2002年6月3日(月)「しんぶん赤旗」
六月中に税制「改革」の基本方針をとりまとめようと、政府の経済財政諮問会議と税制調査会が、それぞれ議論を続けています。
両者が「対立」しているかのような報道が目立ちますが、これまでの議論から浮かび上がっているのは、「弱きをくじき強きを助ける」という方向での明確な一致です。
経済財政諮問会議と政府税調の最大の狙いが、消費税の大増税にあることは疑問の余地がありません。
政府税調は基本方針に消費税率引き上げを明記しようとしています。
その時期と税率はぼかしておく戦術のようですが、石弘光・政府税調会長は本音を隠していません。
時期は「政治・景気情勢が好転すれば二、三年後に始まる」。将来の税率は「二けたの前半くらい」(いずれも五月二十四日の記者会見)。

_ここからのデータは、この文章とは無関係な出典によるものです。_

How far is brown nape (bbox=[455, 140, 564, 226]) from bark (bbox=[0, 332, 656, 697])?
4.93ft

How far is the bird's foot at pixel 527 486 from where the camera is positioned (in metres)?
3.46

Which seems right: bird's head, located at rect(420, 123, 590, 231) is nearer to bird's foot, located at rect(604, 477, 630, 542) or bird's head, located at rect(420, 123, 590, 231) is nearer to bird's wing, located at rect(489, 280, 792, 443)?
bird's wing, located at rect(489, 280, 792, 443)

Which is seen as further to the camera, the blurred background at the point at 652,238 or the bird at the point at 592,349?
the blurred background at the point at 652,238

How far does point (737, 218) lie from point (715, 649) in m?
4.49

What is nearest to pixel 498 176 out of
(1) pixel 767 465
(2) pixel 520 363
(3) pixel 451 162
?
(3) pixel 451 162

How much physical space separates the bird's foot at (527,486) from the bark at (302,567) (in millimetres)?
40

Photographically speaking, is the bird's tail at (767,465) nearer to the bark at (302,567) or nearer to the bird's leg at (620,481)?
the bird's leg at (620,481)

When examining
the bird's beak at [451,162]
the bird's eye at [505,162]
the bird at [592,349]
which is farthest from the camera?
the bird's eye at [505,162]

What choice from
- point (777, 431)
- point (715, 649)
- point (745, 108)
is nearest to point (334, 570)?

「10%に持っていく」(一日の衛星放送番組での発言)―。
もくろみを実現するための作戦は二段階戦術です。「第一段階として(消費税への)信頼度を取り戻す努力を最大限にする」「二段階目にそういうこと(税率アップ)が待ち受ける」(石会長)―。「信頼度を取り戻す努力」とは、簡易課税や免税業者の適用を縮小するなど、いわゆる「益税」対策です。
経済財政諮問会議が照準を合わせているのも、「益税」対策による「第一段階」の突破です。今回は税率アップを盛り込まないとしていますが、内閣支持率の急落で、国民が強く反対する増税を前面に押し出せなくなったにすぎません。

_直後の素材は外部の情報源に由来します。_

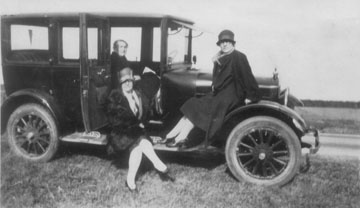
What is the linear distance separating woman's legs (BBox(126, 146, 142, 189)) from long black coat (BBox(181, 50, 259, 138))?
2.44ft

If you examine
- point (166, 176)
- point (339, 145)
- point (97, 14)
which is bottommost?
point (339, 145)

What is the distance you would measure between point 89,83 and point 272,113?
2.26 m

政府は口を開けば「中小業者の益税が問題だ」と宣伝してきました。
しかし中小業者は、取引先や消費者からきっちり消費税を取るという点でも極めて弱い立場です。まともな価格に消費税を上乗せできる中小業者はほとんどありません。それどころか、資本にものを言わせた大手の安売り攻勢や下請け価格の引き下げ圧力にさらされ、大多数が赤字に追いやられているのが実情です。

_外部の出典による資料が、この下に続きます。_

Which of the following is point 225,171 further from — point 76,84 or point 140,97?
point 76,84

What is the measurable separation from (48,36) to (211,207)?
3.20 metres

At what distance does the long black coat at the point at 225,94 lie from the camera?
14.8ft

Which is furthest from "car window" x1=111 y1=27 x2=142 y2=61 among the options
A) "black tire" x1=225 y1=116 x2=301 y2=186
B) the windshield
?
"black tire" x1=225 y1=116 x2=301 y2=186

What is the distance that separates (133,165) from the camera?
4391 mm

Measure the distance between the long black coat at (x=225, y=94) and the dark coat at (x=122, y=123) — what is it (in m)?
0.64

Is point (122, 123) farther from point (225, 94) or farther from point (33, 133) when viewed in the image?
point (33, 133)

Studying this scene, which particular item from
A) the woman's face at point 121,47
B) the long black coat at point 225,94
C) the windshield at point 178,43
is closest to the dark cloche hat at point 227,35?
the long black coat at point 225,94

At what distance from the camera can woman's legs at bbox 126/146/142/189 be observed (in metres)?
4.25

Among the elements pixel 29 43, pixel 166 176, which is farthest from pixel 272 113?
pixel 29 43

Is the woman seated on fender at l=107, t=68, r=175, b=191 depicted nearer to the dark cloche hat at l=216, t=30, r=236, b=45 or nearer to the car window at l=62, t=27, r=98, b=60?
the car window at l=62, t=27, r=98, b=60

消費税納税のために借金をする例が増えているのはこのためです。
しかも、消費税の課税売上高に対する割合で見ると、免税業者はわずか2・5%、簡易課税の適用業者も5・5%にとどまっています。
これが消費税の大問題であるかのような宣伝は、低所得者ほど負担が重いという消費税の根本欠陥を覆い隠す策謀にほかなりません。
消費者と中小業者は消費税の最大の被害者です。「酷税」を「益税」と逆さまに描くのは、被害者同士の対立をあおる卑劣なやり方です。消費税は税率を引き下げ、廃止するしかありません。
諮問会議は、税率をさらに引き下げる露骨な大企業・大金持ち減税を狙っています。その点は十分やってきたという政府税調は、資産家の贈与税減税や大企業の研究開発への一段の税優遇を打ち出しています。
その限りでの相違はあっても、消費税をはじめ、所得税の課税最低限引き下げや赤字中小企業が標的の外形標準課税導入など、庶民や中小企業への大増税では一致しています。くらしを狙い撃ちにした増税の一方で、大企業・大金持ちには減税してやろうという大枠は変わりません。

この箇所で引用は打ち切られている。